Brilliant women

By now you may have picked up on the occasional note of desperation in my blogging. A little exhaustion, feeling spread a wee bit thin. This year has been the most demanding and rewarding year in my life, and it left me feeling at a very low ebb in my emotional resources. This weekend was just the recharge that I needed.

I went to the Mormon Women’s Forum Counterpoint Conference. They invited me to speak on the work I’ve been doing for WAVE, and so I got to spend the weekend hanging out with my feminist heroes, my dear friends, and surround myself in this supportive community that extended me blessings and love and every good thing.

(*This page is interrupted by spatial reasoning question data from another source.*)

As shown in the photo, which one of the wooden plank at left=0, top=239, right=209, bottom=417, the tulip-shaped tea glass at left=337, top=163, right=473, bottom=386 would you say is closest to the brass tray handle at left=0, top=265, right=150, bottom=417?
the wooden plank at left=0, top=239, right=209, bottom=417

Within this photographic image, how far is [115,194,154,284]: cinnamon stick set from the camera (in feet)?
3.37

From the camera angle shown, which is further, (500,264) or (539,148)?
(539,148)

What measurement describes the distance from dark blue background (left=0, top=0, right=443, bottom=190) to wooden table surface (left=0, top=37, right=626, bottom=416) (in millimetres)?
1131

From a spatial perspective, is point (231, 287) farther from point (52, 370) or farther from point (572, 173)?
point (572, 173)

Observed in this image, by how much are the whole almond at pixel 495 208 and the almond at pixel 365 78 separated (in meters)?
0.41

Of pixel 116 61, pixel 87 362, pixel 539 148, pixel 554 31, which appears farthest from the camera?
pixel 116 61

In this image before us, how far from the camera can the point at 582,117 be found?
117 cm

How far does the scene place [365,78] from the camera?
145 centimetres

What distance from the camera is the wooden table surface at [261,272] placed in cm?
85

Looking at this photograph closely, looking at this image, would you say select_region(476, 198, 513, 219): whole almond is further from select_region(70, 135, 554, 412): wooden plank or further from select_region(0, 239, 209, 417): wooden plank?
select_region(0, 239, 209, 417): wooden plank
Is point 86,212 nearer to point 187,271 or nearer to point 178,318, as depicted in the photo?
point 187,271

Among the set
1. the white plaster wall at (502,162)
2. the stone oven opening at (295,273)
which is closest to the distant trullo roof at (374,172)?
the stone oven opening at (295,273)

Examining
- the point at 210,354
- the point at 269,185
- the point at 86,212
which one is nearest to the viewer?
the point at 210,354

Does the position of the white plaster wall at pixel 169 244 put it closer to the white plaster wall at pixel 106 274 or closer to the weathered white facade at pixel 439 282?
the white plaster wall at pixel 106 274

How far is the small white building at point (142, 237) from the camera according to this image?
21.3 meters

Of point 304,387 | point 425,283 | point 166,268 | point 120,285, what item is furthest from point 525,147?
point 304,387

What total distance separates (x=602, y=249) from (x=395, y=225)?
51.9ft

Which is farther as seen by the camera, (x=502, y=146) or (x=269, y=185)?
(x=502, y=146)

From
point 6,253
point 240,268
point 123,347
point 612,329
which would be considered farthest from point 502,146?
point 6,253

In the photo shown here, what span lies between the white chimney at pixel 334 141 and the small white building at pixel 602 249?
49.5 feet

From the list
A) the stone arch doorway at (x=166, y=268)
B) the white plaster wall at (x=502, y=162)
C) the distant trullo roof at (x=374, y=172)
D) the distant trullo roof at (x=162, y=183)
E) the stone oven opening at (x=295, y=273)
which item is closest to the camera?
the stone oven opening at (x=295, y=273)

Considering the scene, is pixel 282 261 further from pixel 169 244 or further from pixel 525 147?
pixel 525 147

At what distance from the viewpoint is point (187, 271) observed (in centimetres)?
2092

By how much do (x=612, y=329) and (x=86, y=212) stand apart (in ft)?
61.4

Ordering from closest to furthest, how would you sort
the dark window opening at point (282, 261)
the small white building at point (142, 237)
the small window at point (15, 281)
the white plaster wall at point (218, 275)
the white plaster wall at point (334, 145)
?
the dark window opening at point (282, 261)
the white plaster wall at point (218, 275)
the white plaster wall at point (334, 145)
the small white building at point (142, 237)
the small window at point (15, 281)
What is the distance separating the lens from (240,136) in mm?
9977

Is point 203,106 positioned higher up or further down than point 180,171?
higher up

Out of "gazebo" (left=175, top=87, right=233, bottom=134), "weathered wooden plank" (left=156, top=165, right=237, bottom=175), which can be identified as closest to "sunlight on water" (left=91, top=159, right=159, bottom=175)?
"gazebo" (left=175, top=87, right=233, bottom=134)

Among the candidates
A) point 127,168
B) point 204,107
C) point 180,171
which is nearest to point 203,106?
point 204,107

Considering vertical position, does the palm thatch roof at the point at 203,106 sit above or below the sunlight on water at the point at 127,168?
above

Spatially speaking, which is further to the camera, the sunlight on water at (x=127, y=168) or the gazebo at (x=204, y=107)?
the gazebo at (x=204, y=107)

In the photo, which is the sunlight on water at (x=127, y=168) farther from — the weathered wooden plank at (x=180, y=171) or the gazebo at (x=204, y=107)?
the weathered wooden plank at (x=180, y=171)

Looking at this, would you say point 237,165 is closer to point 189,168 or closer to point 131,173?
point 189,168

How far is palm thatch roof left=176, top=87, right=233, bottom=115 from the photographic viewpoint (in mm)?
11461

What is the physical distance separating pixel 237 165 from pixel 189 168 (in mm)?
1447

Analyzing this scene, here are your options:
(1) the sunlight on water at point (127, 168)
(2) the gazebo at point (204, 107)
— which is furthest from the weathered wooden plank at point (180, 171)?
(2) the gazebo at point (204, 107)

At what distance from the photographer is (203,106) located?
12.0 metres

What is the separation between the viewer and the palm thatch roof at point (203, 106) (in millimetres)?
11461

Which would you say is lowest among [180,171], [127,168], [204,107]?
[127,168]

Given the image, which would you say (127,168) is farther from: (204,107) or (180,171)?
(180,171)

The writing and activism stuff I’ve been doing has been so rewarding to me, but it is emotionally costly. This weekend I felt all of that emotion I’ve been putting out given back to me in the most beautifully tender ways.

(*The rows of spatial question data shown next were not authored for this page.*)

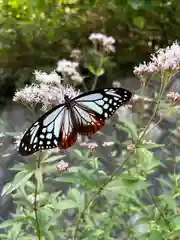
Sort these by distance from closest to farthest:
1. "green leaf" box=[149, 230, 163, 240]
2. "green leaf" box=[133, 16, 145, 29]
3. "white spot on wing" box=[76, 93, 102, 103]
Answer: "green leaf" box=[149, 230, 163, 240] < "white spot on wing" box=[76, 93, 102, 103] < "green leaf" box=[133, 16, 145, 29]

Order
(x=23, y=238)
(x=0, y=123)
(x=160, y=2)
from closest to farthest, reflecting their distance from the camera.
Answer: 1. (x=23, y=238)
2. (x=0, y=123)
3. (x=160, y=2)

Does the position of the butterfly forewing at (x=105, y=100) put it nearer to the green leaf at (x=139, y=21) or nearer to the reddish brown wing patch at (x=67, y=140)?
the reddish brown wing patch at (x=67, y=140)

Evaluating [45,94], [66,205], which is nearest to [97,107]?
[45,94]

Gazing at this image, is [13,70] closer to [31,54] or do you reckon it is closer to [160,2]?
[31,54]

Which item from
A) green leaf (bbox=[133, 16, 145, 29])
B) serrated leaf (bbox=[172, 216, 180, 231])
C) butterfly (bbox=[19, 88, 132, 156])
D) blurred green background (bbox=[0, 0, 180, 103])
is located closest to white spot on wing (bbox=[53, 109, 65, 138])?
butterfly (bbox=[19, 88, 132, 156])

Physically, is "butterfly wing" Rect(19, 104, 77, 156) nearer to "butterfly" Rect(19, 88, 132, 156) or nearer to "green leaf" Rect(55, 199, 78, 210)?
"butterfly" Rect(19, 88, 132, 156)

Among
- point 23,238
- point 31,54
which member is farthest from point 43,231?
point 31,54
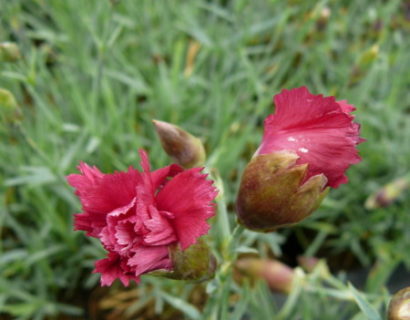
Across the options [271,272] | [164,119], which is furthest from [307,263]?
[164,119]

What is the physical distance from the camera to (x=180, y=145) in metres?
0.70

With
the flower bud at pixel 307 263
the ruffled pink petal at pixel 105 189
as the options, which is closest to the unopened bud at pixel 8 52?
the ruffled pink petal at pixel 105 189

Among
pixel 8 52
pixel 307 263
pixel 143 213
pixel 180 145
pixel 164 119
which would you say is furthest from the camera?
pixel 164 119

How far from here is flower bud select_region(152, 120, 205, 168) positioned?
70 centimetres

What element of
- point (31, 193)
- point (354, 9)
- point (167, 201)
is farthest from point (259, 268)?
point (354, 9)

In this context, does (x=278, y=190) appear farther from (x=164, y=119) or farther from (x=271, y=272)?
(x=164, y=119)

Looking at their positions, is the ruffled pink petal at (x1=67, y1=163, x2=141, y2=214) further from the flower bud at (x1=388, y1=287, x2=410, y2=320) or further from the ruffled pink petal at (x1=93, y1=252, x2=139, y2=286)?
the flower bud at (x1=388, y1=287, x2=410, y2=320)

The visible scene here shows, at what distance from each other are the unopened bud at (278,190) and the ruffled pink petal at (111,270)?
163mm

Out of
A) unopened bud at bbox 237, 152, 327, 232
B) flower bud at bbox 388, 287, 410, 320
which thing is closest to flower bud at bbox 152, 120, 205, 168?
unopened bud at bbox 237, 152, 327, 232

I’ve also learned about an exciting new charity that I feel compelled to get involved with. Judy Dushku, that beautiful silver fox in the photo, runs an African charity for survivors of war trauma. I’ll write up a better post in the future, but it was so personally meaningful to me, and so incredibly moving, that after her speech I had to just go up to her, hold her hands, and say, “I want in.”

Which seems to be leaving my mouth a lot these days. I’ve also been pitching in a little bit behind the scenes of a really wonderful magazine for Mormon women, Exponent II, and my friends there have tried to protect me from myself by volunteering to go easy on me. But I can’t help myself. There’s a lot in this world I care about and I want to be involved in all of it.

I had a former bishop who used to always say, “A change is as good as a rest.” When someone would get exhausted and frustrated by volunteering in one capacity, he’d ask them to volunteer somewhere else. He did this with his kids too. When they would whine about doing yard work, he’d send them inside to fold laundry. A change of environment, a use of different muscles, could be just as comforting as taking a break and twice as productive. This is a principle that works in my life. I get exhausted with fighting bureaucracy for Atti’s care, so I write something, and when I get sick of writing something, I make something. It’s a careful balancing act, but it is FAR more rewarding than taking a nap.

In order to pull it off, I just need to relish the weekends I get like this last one, surrounded by friends who cheer me on and prove to me where the true rewards in life are.